La sconfitta maturata della Cestistica, per quanto intrinsecamente dal retrogusto aspro, in casa della PSA, 83-64, non scalfisce minimamente ciò che questi straordinari ragazzi stanno costruendo. Perché, se proprio doveva accadere, poteva accadere soltanto a traguardo dei playoff raggiunto. La Malvin Casoria, a onor del vero, ha interpretato la gara in maniera estremamente diligente e consapevole, ben cosciente del valore dell’avversario, commettendo pochissimi errori, mantenendo alta la qualità delle esecuzioni su entrambi i lati del campo. Di contro, i gialloneri hanno faticato a trovare ritmo e continuità, pagando a caro prezzo le disattenzioni difensive (47 i punti subiti in 20’) e una minore lucidità nelle scelte offensive (33 quelli segnati). Nemmeno il ricorso a un quintetto più alto e fisico, né il rientro dagli spogliatoi, fase spesso favorevole alla Cestistica, hanno prodotto l’effetto sperato. La formazione di coach Bernardi non è riuscita a dare continuità alle buone iniziative, senza mai trovare il ritmo necessario per riaprire concretamente la partita. I campani, forti del margine costruito nella prima parte di gara, hanno così gestito con lucidità, consolidando il proprio vantaggio con pieno merito.

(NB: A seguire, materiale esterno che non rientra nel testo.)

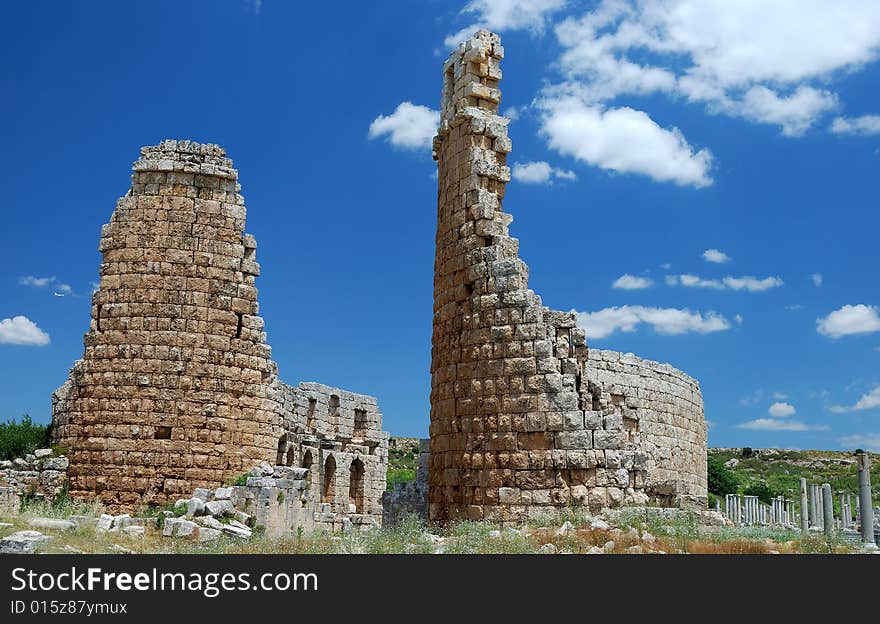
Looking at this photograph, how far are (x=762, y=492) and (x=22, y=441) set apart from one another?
141ft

22 febbraio. È la data dell’ultima sconfitta, arrivata contro Caserta, allora capolista. Da quel momento, una striscia di sei vittorie consecutive, costruite con qualità, sacrificio e continuità. Un percorso straordinario che si è concluso con il raggiungimento di un traguardo importante, inaspettato. Lo sanno bene tutte le avversarie, fermare l’Allianz Pazienza, in questo campionato, è stato tutt’altro che semplice. Lo raccontano i risultati, lo descrivono le sei vittorie consecutive oggi interrotte, ma lo testimoniano soprattutto le parole degli addetti ai lavori: oggi San Severo non è più una sorpresa, è una realtà. E questo, fino a qualche mese fa, sembrava impensabile. Ci sono sconfitte che non tolgono nulla, ma aggiungono consapevolezza. E perché, in fondo, a questa San Severo… non la ferma nessuno. Nemmeno questa (brutta) sconfitta.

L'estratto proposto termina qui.